§ Work to complete
Rewrite the lines from the one containing "Examining the items" through the one containing "35969 millimetres", renaming "furthest" to "most distant" and leaving everything else unchanged.

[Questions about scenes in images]
• • •
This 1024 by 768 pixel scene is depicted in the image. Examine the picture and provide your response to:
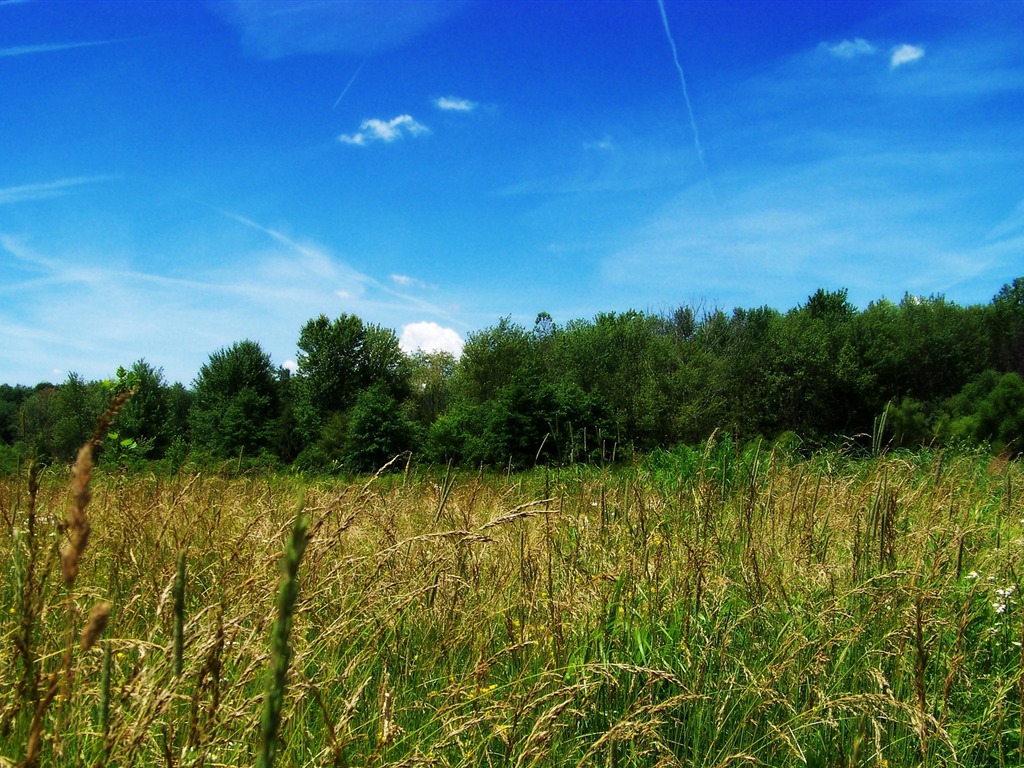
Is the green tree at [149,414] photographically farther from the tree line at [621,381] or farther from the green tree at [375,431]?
the green tree at [375,431]

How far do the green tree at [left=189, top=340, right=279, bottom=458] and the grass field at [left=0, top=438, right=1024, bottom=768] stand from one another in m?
38.4

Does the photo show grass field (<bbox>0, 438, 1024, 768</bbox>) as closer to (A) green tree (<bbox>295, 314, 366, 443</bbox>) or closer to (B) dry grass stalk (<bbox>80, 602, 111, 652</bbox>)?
(B) dry grass stalk (<bbox>80, 602, 111, 652</bbox>)

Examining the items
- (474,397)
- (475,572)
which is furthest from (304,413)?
(475,572)

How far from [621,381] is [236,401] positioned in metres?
22.7

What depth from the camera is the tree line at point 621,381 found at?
35969 millimetres

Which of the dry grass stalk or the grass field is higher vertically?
the dry grass stalk

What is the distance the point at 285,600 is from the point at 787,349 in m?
43.7

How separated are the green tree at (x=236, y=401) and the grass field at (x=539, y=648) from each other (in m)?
38.4

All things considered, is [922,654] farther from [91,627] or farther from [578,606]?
[91,627]

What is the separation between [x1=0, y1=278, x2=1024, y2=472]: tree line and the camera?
118 ft

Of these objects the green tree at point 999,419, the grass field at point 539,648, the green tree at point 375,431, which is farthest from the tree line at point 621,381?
the grass field at point 539,648

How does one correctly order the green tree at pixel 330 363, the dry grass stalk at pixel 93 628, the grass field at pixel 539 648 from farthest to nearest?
the green tree at pixel 330 363 < the grass field at pixel 539 648 < the dry grass stalk at pixel 93 628

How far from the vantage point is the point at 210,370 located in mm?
45312

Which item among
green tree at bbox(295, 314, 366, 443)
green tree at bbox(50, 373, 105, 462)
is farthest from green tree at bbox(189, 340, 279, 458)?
green tree at bbox(50, 373, 105, 462)
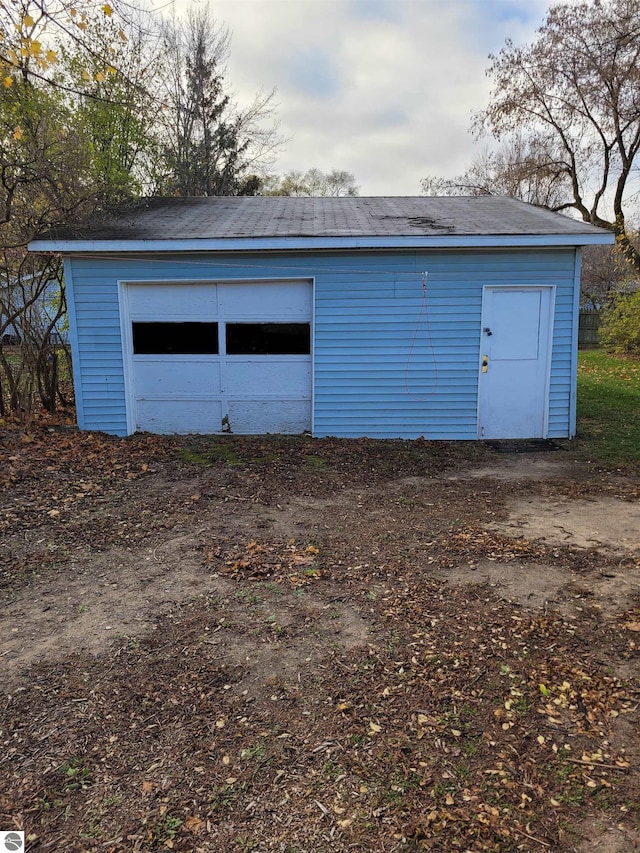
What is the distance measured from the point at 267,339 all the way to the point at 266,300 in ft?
1.74

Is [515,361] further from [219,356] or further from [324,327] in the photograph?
[219,356]

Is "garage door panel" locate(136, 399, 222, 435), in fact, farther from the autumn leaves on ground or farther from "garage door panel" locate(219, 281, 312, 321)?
the autumn leaves on ground

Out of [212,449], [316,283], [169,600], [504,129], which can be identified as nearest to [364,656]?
[169,600]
• • •
§ Result of the task
Examining the items
- (474,397)
- (475,572)
which is most distant from (304,413)?
(475,572)

How far from [621,381] is [236,401] positioned in metres?
22.7

What depth from the camera is the tree line at point 621,381 found at?
35969 millimetres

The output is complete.